Almond Flour and Roasted Apple Scones

Let’s talk texture for a moment. There are a few different types of almond flour one can use in this recipe, and all of those flours will result in a slightly different baked good. Blanched almond flour (that is, almond flour made with almonds with the skins removed) will produce a more tender product, as will any fresh almond flour that you grind up yourself. Almond flour with the skins ground in will produce a more crumbly baked good, though one that is no less delicious. In regard to terminology, I have found that there is a 50/50 split between companies that refer to their product as either almond flour or almond meal.
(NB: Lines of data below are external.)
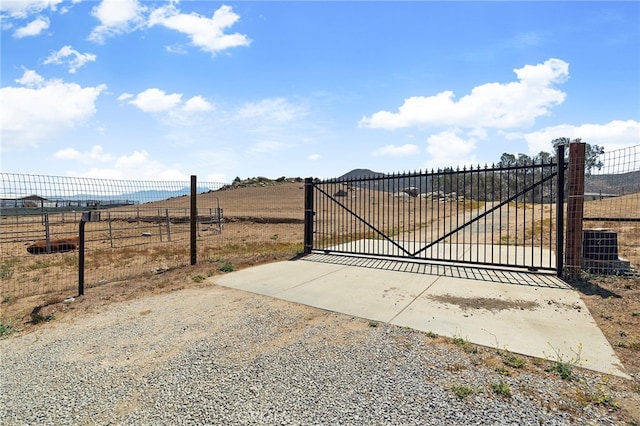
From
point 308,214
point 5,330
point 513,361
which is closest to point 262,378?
point 513,361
Without getting into a long discussion about it, the gist of it is, either almond flour or almond meal can be used in this recipe and things will still turn out beautifully.

1 large apple, peeled, cored, and cut into ½-inch chunks (you’ll end up with roughly ½ to ¾  of a cup—sometimes more, sometimes less—of apple chunks)

2 ¾ cups almond flour

1 ½ teaspoons baking soda

¼ teaspoon salt

2 large eggs

2 tablespoons agave nectar (you could also use honey, though be aware that honey will impart a much more pronounced flavor)
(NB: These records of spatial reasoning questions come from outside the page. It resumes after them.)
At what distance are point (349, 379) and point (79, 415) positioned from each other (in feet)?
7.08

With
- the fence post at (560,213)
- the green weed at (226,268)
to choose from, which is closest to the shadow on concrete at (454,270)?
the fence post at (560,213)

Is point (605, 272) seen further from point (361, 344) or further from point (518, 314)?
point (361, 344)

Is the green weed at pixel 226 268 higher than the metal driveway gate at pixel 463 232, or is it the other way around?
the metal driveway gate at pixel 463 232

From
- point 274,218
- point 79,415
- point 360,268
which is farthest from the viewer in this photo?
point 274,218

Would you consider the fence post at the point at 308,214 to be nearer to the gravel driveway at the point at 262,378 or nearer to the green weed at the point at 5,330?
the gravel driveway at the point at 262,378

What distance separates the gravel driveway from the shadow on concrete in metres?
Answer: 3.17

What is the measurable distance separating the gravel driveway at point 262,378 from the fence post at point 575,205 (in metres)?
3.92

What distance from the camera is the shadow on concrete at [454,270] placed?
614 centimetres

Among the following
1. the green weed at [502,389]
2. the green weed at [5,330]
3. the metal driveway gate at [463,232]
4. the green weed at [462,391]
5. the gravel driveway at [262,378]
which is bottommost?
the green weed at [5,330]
2 tablespoons apple cider vinegar

finely grated zest of 1 lemon

Preheat oven to 350 degrees Fahrenheit. Line a baking sheet with parchment paper, then arrange apple chunks on parchment and roast in the center of the oven for 20 minutes, until the apple chunks feel fairly dry to the touch and are just tinged with a golden hue. Remove apples from baking sheet and allow to cool while you prep other ingredients.

In a large bowl, combine almond flour, baking soda, and salt. In a medium bowl, whisk together eggs, agave or honey, apple cider vinegar, and lemon zest. Pour the wet ingredients into the dry ingredients and mix until combined. Fold in roasted apple chunks.

On a parchment-lined baking sheet, shape dough (it will be rather sticky) into an 8-inch round. Score the center of the round with a ½-inch deep X. Bake in the center of the oven for 20 minutes, then turn off oven and allow round to sit in oven for an additional 10 minutes. Remove from oven and allow to cool completely before slicing into triangles.

Makes 6-8 scones, depending on how you choose to slice.